Bob Mackie influence
Perhaps “The Carol Burnett Show’s” most famous moment was in a 1976 parody of “Gone With the Wind” when Burnett entered in a ridiculous dress made out of drapes with a curtain rod over her shoulders.
That outfit was the inspiration of costume designer Bob Mackie.
“He designed everything everybody wore, not just me. He designed 60 to 70 costumes a week. Do the math. Eleven years, 270-odd shows, he designed over 17,000 costumes.”
Burnett said Mackie shaped many of her performances, including recurring characters like the ditsy office worker Mrs. Wiggins.
“Sometimes I didn’t know how I was going to do a character until I went to the costume fitting to see what Bob had come up with for that character.”
“I remember Mrs. Wiggins, for instance. Tim wrote those sketches, and he had originally written Mrs. Wiggins to be this doddering old lady. And I went into the costume fitting and Bob said, “You know, you’ve been doing a lot of old ladies lately. Let’s make her into this blonde bimbo.
“He put me in this blonde wig and push-up bra with floral top and high stiletto heels.

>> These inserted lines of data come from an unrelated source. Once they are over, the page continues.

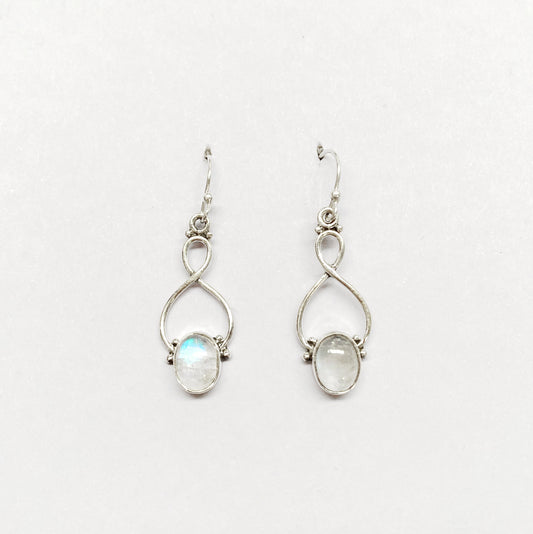 Moonstone Twist 925 Sterling Silver Earring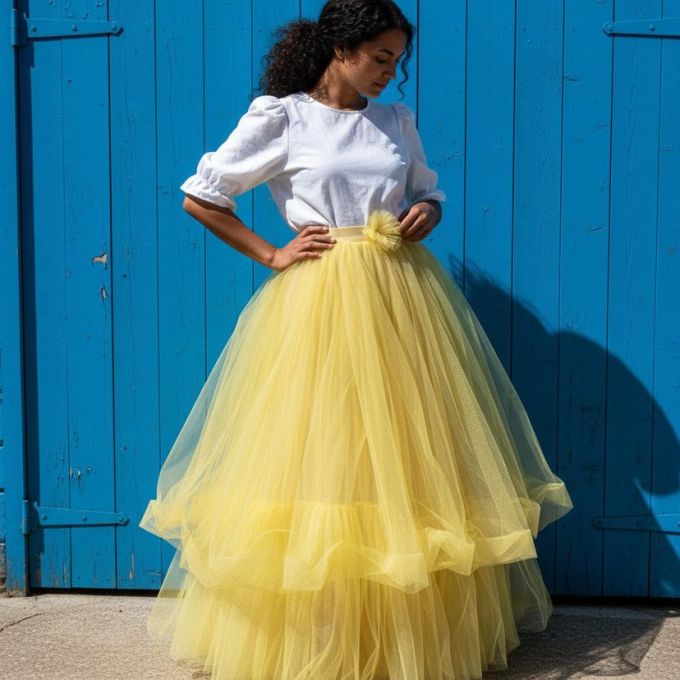 Tulle Semi-rigide Jaune 140 Cm De Large - Vente Au Mètre (non Feu)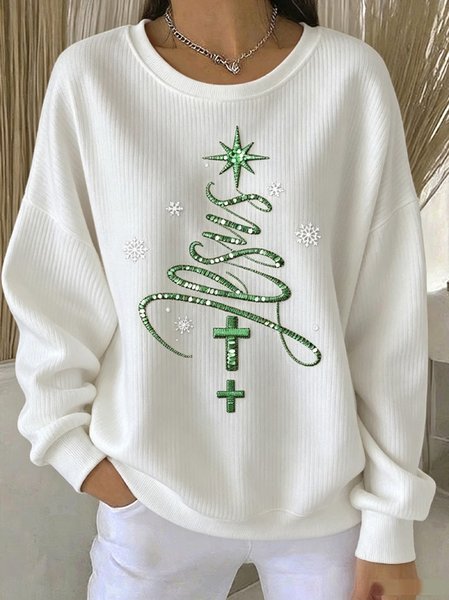 Casual Christmas Tree Crew Neck Long Sleeve Sweatshirt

Then he gave me this old black skirt. It was wool. It was very tight around the knees, but it bagged in the behind. I said, ‘Bob, you’re going to have to take it in back there.’ He said, ‘No, no. Stick your behind into it.’ I did that, and that gave me what we called the Wiggins walk. And that’s how she was born.”
Burnett said her favorite guest stars came on the show so often they were almost like regulars, including the late Betty White, Bernadette Peters and pop star Steve Lawrence, who played opposite her in a number of movie parodies.
“We would have them on and off, constantly. Steve Lawrence did something like 39 of our shows.”
“Once when he was in an airport with his wife Eydie, our show had been in syndication and they’d cut all the musical numbers, just the sketches. He was in the airport waiting room and these teenage girls ran up to him and said, ‘Oh, you’re that funny guy on the Burnett show.”
Sometimes big stars volunteered to come on the show after being parodied, like silent movie actress Gloria Swanson. Burnett did several sketches based on her character Norma Desmond in “Sunset Boulevard.”
“She called and said, ‘Can I come and play in your sandbox?’ I was just astonished.”
“I thought I’d died and gone to heaven after I got my show and I could ask people to come on as guests that I grew up watching in the movies: Mickey Rooney, Bing Crosby, Rita Hayworth, Betty Grable, Lana Turner.
“I swear my grandmother, if she wasn’t already dead, this would have killed her.”
‘Carol Burnett: An Evening of Laughter and Reflection’
When: 8 p.m. Friday and Saturday, Jan. 28-29
Where: The Show at Agua Caliente Casino Rancho Mirage, 32-250 Bob Hope Drive, Rancho Mirage
Tickets: $65-$125 plus fees
COVID-19 procedures: Fully vaccinated guests are not required to wear masks.